Stored items

________________________________________

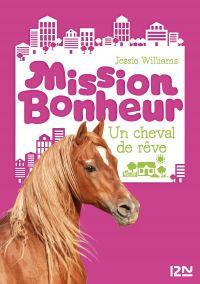 Mission bonheur - tome 2 : Un cheval de rêve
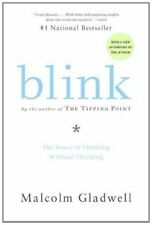 Blink : The Power of Thinking Without Thinking by Malcolm Gladwell (2007, Paperback, Annotated)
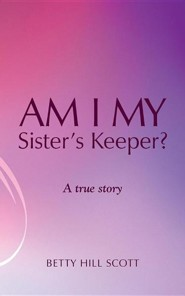 Am I My Sister's Keeper?  -     By: Betty Hill Scott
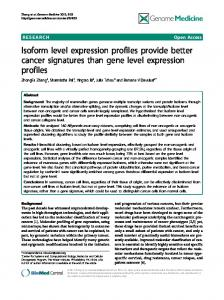 Isoform level expression profiles provide better cancer signatures than ...
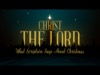 Christ The Lord | Freebridge Media | Preaching Today Media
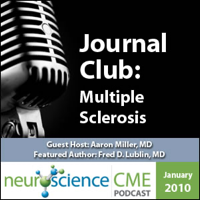 neuroscienceCME - Management of Multiple Sclerosis, Part 1 of 2: Differential Diagnosis - A Consensus Approach podcast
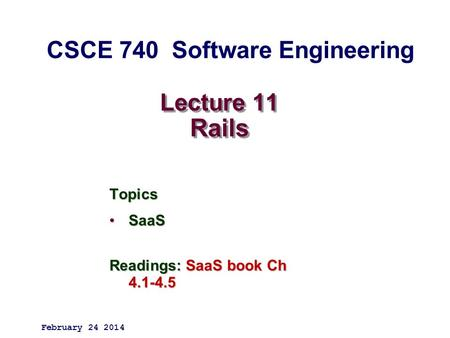 Lecture 11 Rails Topics SaaSSaaS Readings: SaaS book Ch 4.1-4.5 February 24 2014 CSCE 740 Software Engineering.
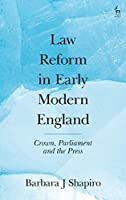 Law Reform in Early Modern England 1500-1740: Crown, Parliament and the Press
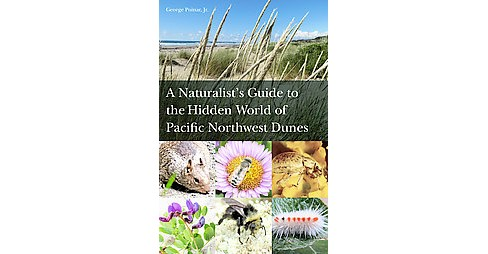 Naturalist's Guide to the Hidden World of Pacific Northwest Dunes (Paperback) (Jr. George Poinar) - image 1 of 1
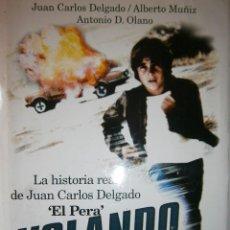 Libros de segunda mano: VOLANDO VOY LA HISTORIA REAL DE JUAN CARLOS DELGADO EL PERA 1 EDICION 2006. Lote 132068694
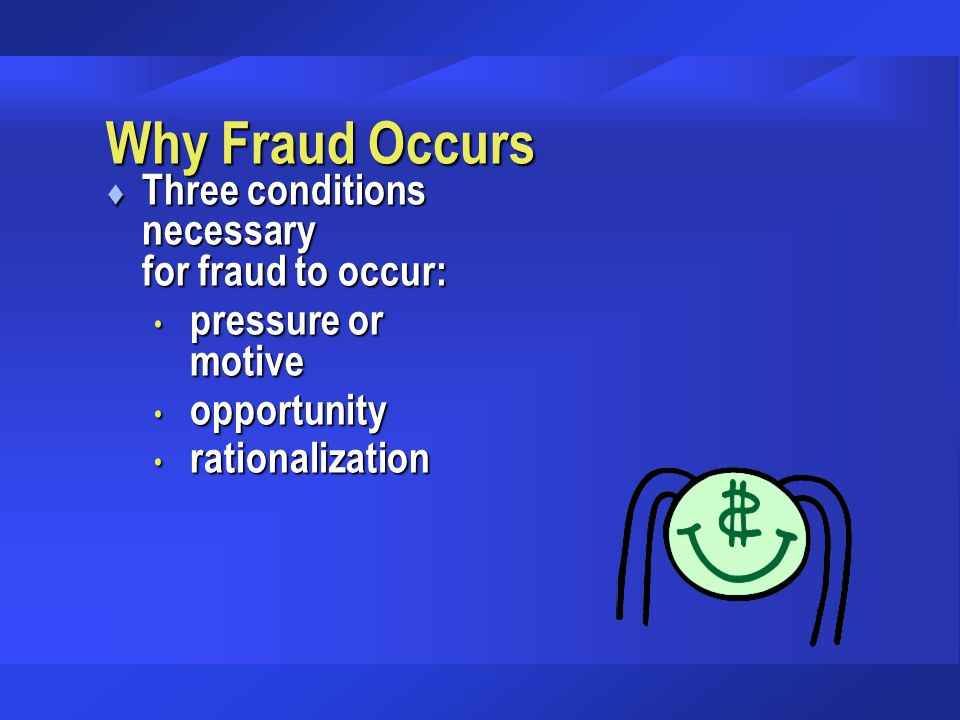 Why Fraud Occurs t Three conditions necessary for fraud to occur: pressure or motive pressure or motive opportunity opportunity rationalization ration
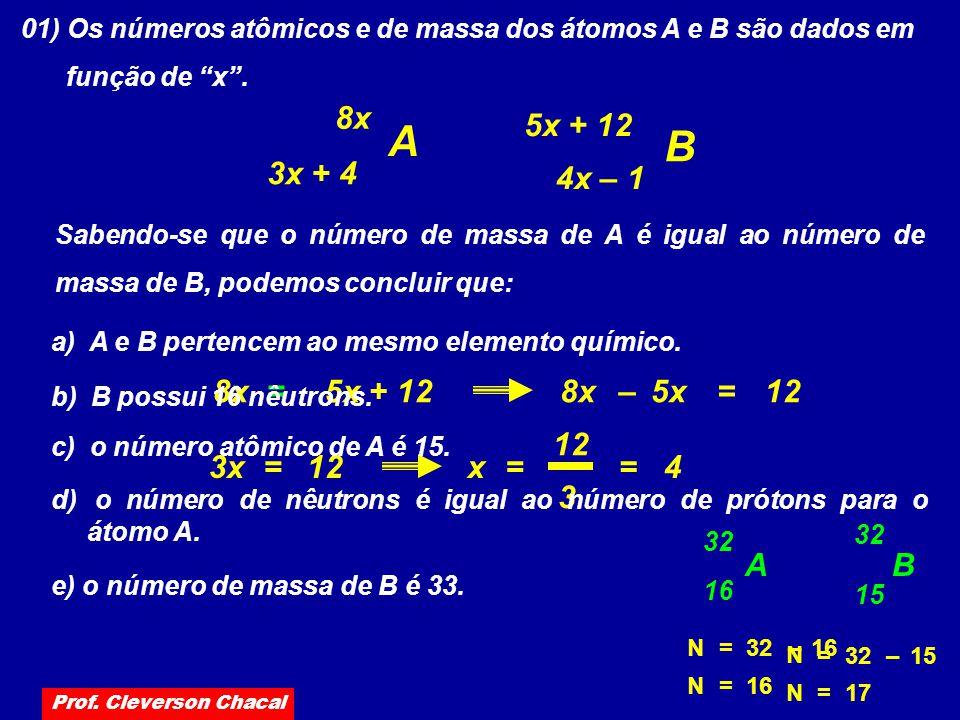01) Os números atômicos e de massa dos átomos A e B são dados em função de x. Sabendo-se que o número de massa de A é igual ao número de massa de B, p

________________________________________

WORK INSTRUCTIONS: The answer must be the lines above from the one containing "Lecture 11 Rails" through the one containing "Why Fraud Occurs", reproduced exactly, with no pictures and nothing else.

EXERCISE SOLUTION:
 Lecture 11 Rails Topics SaaSSaaS Readings: SaaS book Ch 4.1-4.5 February 24 2014 CSCE 740 Software Engineering.
 Law Reform in Early Modern England 1500-1740: Crown, Parliament and the Press
 Naturalist's Guide to the Hidden World of Pacific Northwest Dunes (Paperback) (Jr. George Poinar) - image 1 of 1
 Libros de segunda mano: VOLANDO VOY LA HISTORIA REAL DE JUAN CARLOS DELGADO EL PERA 1 EDICION 2006. Lote 132068694
 Why Fraud Occurs t Three conditions necessary for fraud to occur: pressure or motive pressure or motive opportunity opportunity rationalization ration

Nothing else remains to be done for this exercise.